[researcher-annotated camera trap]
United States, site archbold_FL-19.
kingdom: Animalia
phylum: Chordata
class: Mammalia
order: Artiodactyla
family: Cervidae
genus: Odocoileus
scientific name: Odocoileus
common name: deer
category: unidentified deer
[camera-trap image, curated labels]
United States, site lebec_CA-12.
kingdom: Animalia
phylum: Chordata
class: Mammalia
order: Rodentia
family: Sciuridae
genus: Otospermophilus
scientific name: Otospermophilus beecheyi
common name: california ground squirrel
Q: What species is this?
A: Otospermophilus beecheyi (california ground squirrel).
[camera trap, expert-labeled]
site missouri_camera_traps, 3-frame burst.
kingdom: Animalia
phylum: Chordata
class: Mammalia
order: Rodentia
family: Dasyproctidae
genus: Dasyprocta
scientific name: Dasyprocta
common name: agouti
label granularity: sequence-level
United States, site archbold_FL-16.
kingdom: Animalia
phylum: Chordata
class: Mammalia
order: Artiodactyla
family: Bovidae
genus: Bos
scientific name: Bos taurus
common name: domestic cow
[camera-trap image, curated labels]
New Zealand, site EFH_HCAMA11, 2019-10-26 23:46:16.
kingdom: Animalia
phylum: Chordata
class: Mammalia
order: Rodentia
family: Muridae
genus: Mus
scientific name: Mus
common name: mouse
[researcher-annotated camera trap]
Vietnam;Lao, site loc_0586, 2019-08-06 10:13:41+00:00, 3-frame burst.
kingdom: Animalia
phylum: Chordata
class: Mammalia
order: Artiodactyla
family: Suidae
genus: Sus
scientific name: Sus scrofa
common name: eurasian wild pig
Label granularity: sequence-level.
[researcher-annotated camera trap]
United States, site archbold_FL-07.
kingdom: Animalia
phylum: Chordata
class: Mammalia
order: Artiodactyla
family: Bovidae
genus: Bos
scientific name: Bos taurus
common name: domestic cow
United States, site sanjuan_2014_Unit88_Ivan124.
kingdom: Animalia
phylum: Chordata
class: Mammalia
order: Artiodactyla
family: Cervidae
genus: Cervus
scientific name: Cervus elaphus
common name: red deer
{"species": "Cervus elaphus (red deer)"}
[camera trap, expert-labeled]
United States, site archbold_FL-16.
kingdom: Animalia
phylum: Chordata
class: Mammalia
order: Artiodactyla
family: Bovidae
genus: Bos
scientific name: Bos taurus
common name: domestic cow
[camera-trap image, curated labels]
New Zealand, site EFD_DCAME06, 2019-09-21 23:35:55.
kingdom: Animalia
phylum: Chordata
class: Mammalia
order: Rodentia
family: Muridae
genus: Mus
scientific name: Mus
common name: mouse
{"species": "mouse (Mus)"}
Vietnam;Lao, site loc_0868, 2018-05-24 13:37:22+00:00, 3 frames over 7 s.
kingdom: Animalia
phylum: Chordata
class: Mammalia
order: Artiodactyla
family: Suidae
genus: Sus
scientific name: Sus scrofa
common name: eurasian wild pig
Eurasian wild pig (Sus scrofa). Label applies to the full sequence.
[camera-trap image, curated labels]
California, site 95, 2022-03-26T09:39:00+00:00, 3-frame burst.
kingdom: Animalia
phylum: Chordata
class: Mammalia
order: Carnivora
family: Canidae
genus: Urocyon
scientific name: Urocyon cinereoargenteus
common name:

★ ★ ★ ★ ★ ★ ★

## PROBLEM TO SOLVE
Set down the listing above in full, please, exactly as it appears.

## RESULT FOR THIS TASK
[researcher-annotated camera trap]
United States, site archbold_FL-19.
kingdom: Animalia
phylum: Chordata
class: Mammalia
order: Artiodactyla
family: Cervidae
genus: Odocoileus
scientific name: Odocoileus
common name: deer
category: unidentified deer
[camera-trap image, curated labels]
United States, site lebec_CA-12.
kingdom: Animalia
phylum: Chordata
class: Mammalia
order: Rodentia
family: Sciuridae
genus: Otospermophilus
scientific name: Otospermophilus beecheyi
common name: california ground squirrel
Q: What species is this?
A: Otospermophilus beecheyi (california ground squirrel).
[camera trap, expert-labeled]
site missouri_camera_traps, 3-frame burst.
kingdom: Animalia
phylum: Chordata
class: Mammalia
order: Rodentia
family: Dasyproctidae
genus: Dasyprocta
scientific name: Dasyprocta
common name: agouti
label granularity: sequence-level
United States, site archbold_FL-16.
kingdom: Animalia
phylum: Chordata
class: Mammalia
order: Artiodactyla
family: Bovidae
genus: Bos
scientific name: Bos taurus
common name: domestic cow
[camera-trap image, curated labels]
New Zealand, site EFH_HCAMA11, 2019-10-26 23:46:16.
kingdom: Animalia
phylum: Chordata
class: Mammalia
order: Rodentia
family: Muridae
genus: Mus
scientific name: Mus
common name: mouse
[researcher-annotated camera trap]
Vietnam;Lao, site loc_0586, 2019-08-06 10:13:41+00:00, 3-frame burst.
kingdom: Animalia
phylum: Chordata
class: Mammalia
order: Artiodactyla
family: Suidae
genus: Sus
scientific name: Sus scrofa
common name: eurasian wild pig
Label granularity: sequence-level.
[researcher-annotated camera trap]
United States, site archbold_FL-07.
kingdom: Animalia
phylum: Chordata
class: Mammalia
order: Artiodactyla
family: Bovidae
genus: Bos
scientific name: Bos taurus
common name: domestic cow
United States, site sanjuan_2014_Unit88_Ivan124.
kingdom: Animalia
phylum: Chordata
class: Mammalia
order: Artiodactyla
family: Cervidae
genus: Cervus
scientific name: Cervus elaphus
common name: red deer
{"species": "Cervus elaphus (red deer)"}
[camera trap, expert-labeled]
United States, site archbold_FL-16.
kingdom: Animalia
phylum: Chordata
class: Mammalia
order: Artiodactyla
family: Bovidae
genus: Bos
scientific name: Bos taurus
common name: domestic cow
[camera-trap image, curated labels]
New Zealand, site EFD_DCAME06, 2019-09-21 23:35:55.
kingdom: Animalia
phylum: Chordata
class: Mammalia
order: Rodentia
family: Muridae
genus: Mus
scientific name: Mus
common name: mouse
{"species": "mouse (Mus)"}
Vietnam;Lao, site loc_0868, 2018-05-24 13:37:22+00:00, 3 frames over 7 s.
kingdom: Animalia
phylum: Chordata
class: Mammalia
order: Artiodactyla
family: Suidae
genus: Sus
scientific name: Sus scrofa
common name: eurasian wild pig
Eurasian wild pig (Sus scrofa). Label applies to the full sequence.
[camera-trap image, curated labels]
California, site 95, 2022-03-26T09:39:00+00:00, 3-frame burst.
kingdom: Animalia
phylum: Chordata
class: Mammalia
order: Carnivora
family: Canidae
genus: Urocyon
scientific name: Urocyon cinereoargenteus
common name:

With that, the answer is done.